Data taken from a collection:
● ● ● ● ● ● ●

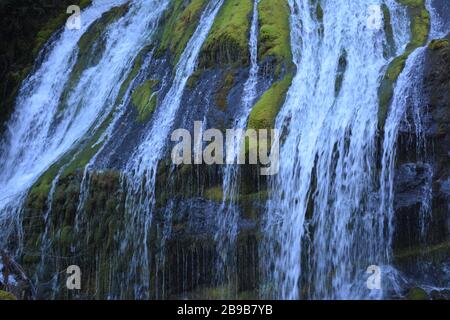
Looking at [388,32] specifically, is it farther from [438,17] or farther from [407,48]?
[438,17]

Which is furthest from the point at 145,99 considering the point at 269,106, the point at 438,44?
the point at 438,44

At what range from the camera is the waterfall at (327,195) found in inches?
476

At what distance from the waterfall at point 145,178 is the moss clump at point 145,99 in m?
0.32

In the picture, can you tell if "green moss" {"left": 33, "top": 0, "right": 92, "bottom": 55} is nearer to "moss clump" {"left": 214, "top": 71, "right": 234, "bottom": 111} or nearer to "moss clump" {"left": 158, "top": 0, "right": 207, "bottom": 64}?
"moss clump" {"left": 158, "top": 0, "right": 207, "bottom": 64}

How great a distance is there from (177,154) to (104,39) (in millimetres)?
8161

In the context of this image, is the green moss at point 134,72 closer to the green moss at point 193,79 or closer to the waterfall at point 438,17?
the green moss at point 193,79

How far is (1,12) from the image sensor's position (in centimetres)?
2267

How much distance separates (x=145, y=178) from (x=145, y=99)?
3.12 m

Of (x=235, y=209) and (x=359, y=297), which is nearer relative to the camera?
(x=359, y=297)

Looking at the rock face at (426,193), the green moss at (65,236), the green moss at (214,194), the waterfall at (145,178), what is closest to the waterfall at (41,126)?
the green moss at (65,236)

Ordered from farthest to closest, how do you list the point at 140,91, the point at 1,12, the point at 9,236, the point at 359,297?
the point at 1,12, the point at 140,91, the point at 9,236, the point at 359,297

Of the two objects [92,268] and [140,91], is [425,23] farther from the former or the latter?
[92,268]
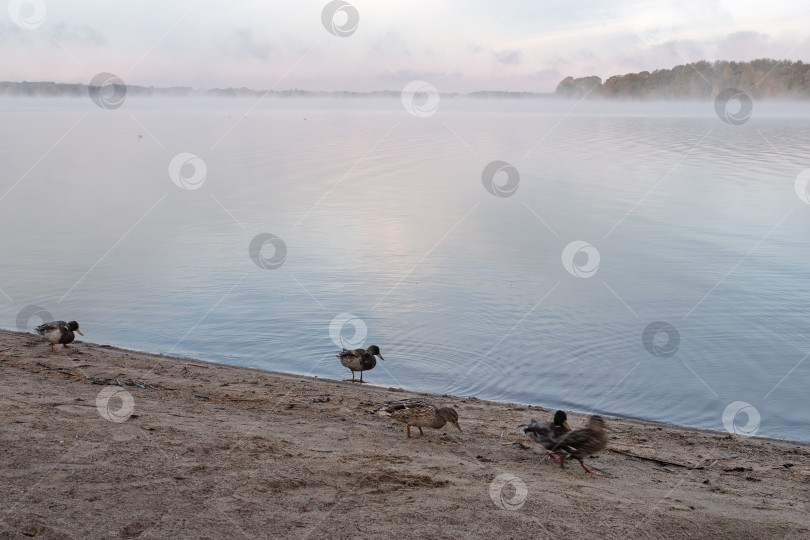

● ● ● ● ● ● ●

Please rename "camera" to "viewer" in everything from the line that contains "Of (x=235, y=209)" down to the end of the entries, keeping all else unchanged. Leave the pictures out of your answer.

Answer in full:
Of (x=235, y=209) and (x=359, y=297), which is nearer relative to the viewer?
(x=359, y=297)

Looking at the rock face at (426,193), the green moss at (65,236), the green moss at (214,194), the waterfall at (145,178), what is closest to the waterfall at (41,126)?
the green moss at (65,236)

Ordered from farthest to closest, how do you list the point at 140,91, the point at 1,12, the point at 9,236, the point at 359,297?
the point at 1,12, the point at 140,91, the point at 9,236, the point at 359,297

Of the two objects [92,268] and [140,91], is [425,23] farther from the former or the latter?
[92,268]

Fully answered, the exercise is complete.